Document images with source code

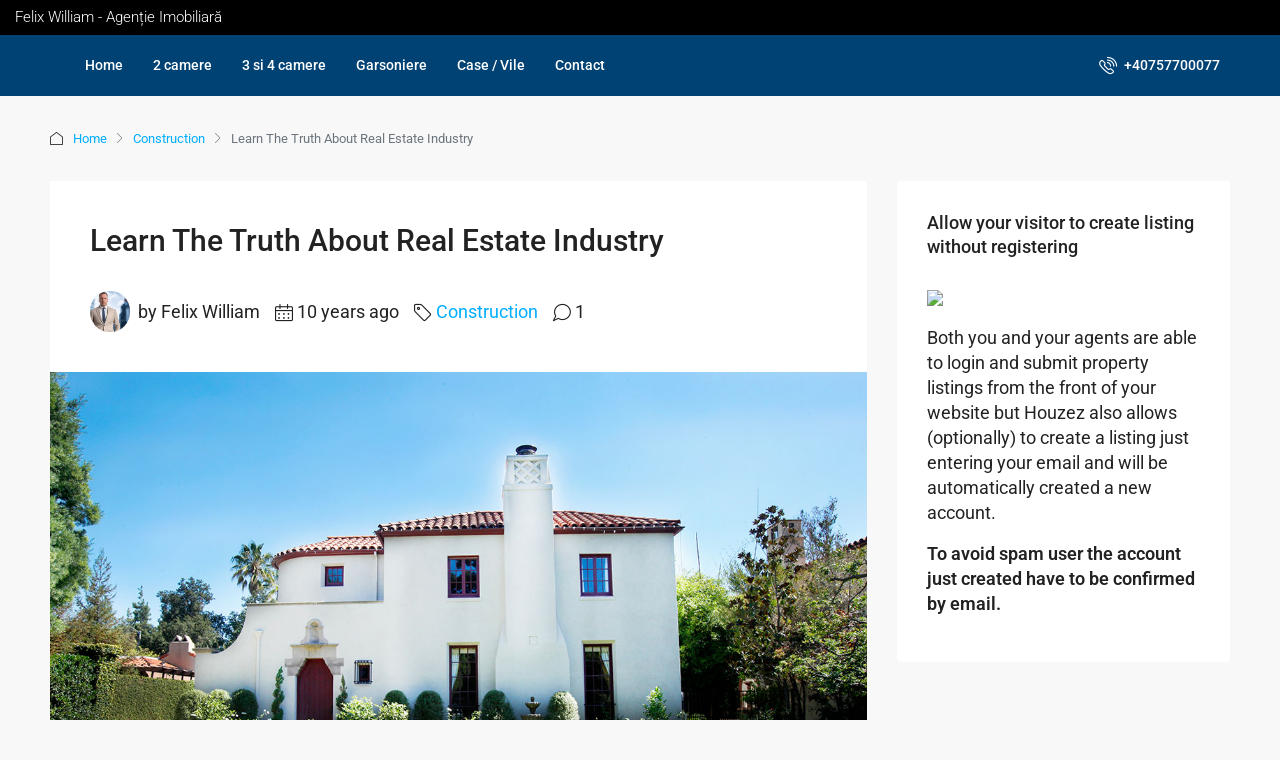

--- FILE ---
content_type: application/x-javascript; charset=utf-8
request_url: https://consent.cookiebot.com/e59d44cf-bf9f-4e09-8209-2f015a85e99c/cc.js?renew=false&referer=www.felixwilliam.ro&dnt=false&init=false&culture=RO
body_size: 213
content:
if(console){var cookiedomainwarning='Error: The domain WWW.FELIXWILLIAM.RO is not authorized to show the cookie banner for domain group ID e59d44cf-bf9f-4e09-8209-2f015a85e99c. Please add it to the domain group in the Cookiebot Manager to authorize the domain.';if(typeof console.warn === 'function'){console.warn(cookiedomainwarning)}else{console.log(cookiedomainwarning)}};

**What to produce:**
Output every entry above verbatim, but leave out the pictures.

**Solution to the exercise:**
--- FILE ---
content_type: application/x-javascript; charset=utf-8
request_url: https://consent.cookiebot.com/e59d44cf-bf9f-4e09-8209-2f015a85e99c/cc.js?renew=false&referer=www.felixwilliam.ro&dnt=false&init=false&culture=RO
body_size: 213
content:
if(console){var cookiedomainwarning='Error: The domain WWW.FELIXWILLIAM.RO is not authorized to show the cookie banner for domain group ID e59d44cf-bf9f-4e09-8209-2f015a85e99c. Please add it to the domain group in the Cookiebot Manager to authorize the domain.';if(typeof console.warn === 'function'){console.warn(cookiedomainwarning)}else{console.log(cookiedomainwarning)}};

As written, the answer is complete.